The U.S. Department of Defense spent some $43 million on a single gas station—in Afghanistan. This wee example of questionable financial decision-making comes via an audit released Monday from the Special Inspector General for Afghanistan Reconstruction (SIGAR). To make matters worse, gas stations aren’t supposed to cost $43 million to build and a similar compressed natural gas (CNG) station in neighboring Pakistan cost only about $500,000 to get up and running. Budgeting and oversight may not be the DOD’s strong suit.
“The DOD charged the American taxpayer $43 million for what is likely the world’s most expensive gas station,” Special Inspector General for Afghanistan Reconstruction John Sopko said Monday. “DOD spent $43 million on the gas station, without determining it would be a good idea, and now claims it knows nothing about the project.” Oof.
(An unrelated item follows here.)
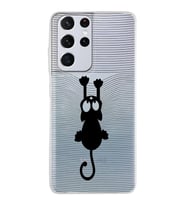 Samsung Galaxy S21 Ultra Kapak Mandala Kedi Tasarımlı Şeffaf Silikon Kılıf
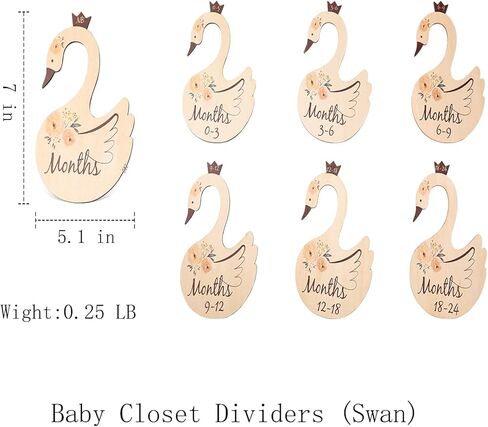 ibwaae Wooden Baby Closet Size Divider Organizer Hanger Clothing Dividers for Newborn Nursery Decor Infant to 24 Months in Kuwait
The gas station in the city of Sheberghan, 300 or so miles northwest of Kabul, was part of a pilot program of sorts to prove the commercial viability of CNG as fuel for automobiles as part of a larger push to reduce Afghanistan’s reliance on imported petroleum in favor of its domestic natural gas reserves. According to the report, the DOD didn’t make much of an effort to assess whether switching over to CNG was at all practical or cost effective. For instance, to be able to use the CNG in their cars it would have cost Afghans some $700—more than the average yearly salary of locals—to convert a vehicle to run on CNG. That was just one of the infrastructural obstacles, according to the report. Even still, in 2011 a company called Central Asian Engineering was awarded the contract to build the station and over the next three-plus years that price tag ballooned into the tens of millions.
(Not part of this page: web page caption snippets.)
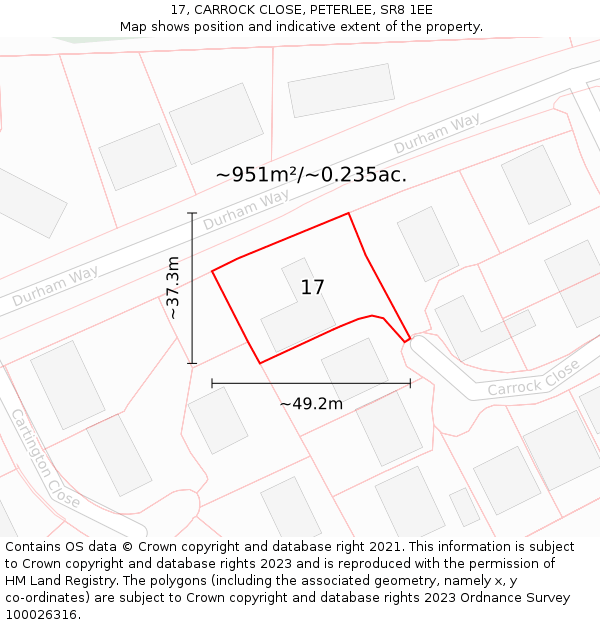 17, CARROCK CLOSE, PETERLEE, SR8 1EE: Plot and title map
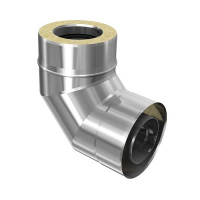 SKS 100 – dubbelwandig rookkanaal rvs bocht 90 graden diameter Ø100-160mm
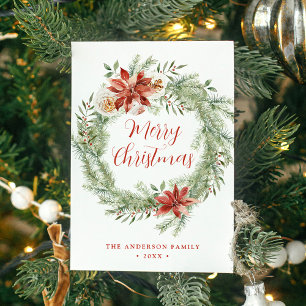 Cartes Pour Fêtes Annuelles Poinsettias élégantes et verdure non photo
“There may be fraud. There may be corruption. But I cannot currently find out more about this because of the lack of cooperation,” Sopko told NBC News. “According to SIGAR, DOD said the group in charge of the project, the Task Force for Business and Stability Operations (TFBSO), had been closed in March 2015 and therefore the DOD ‘no longer possess[es] the personnel expertise to address these questions…’” ABC News notes.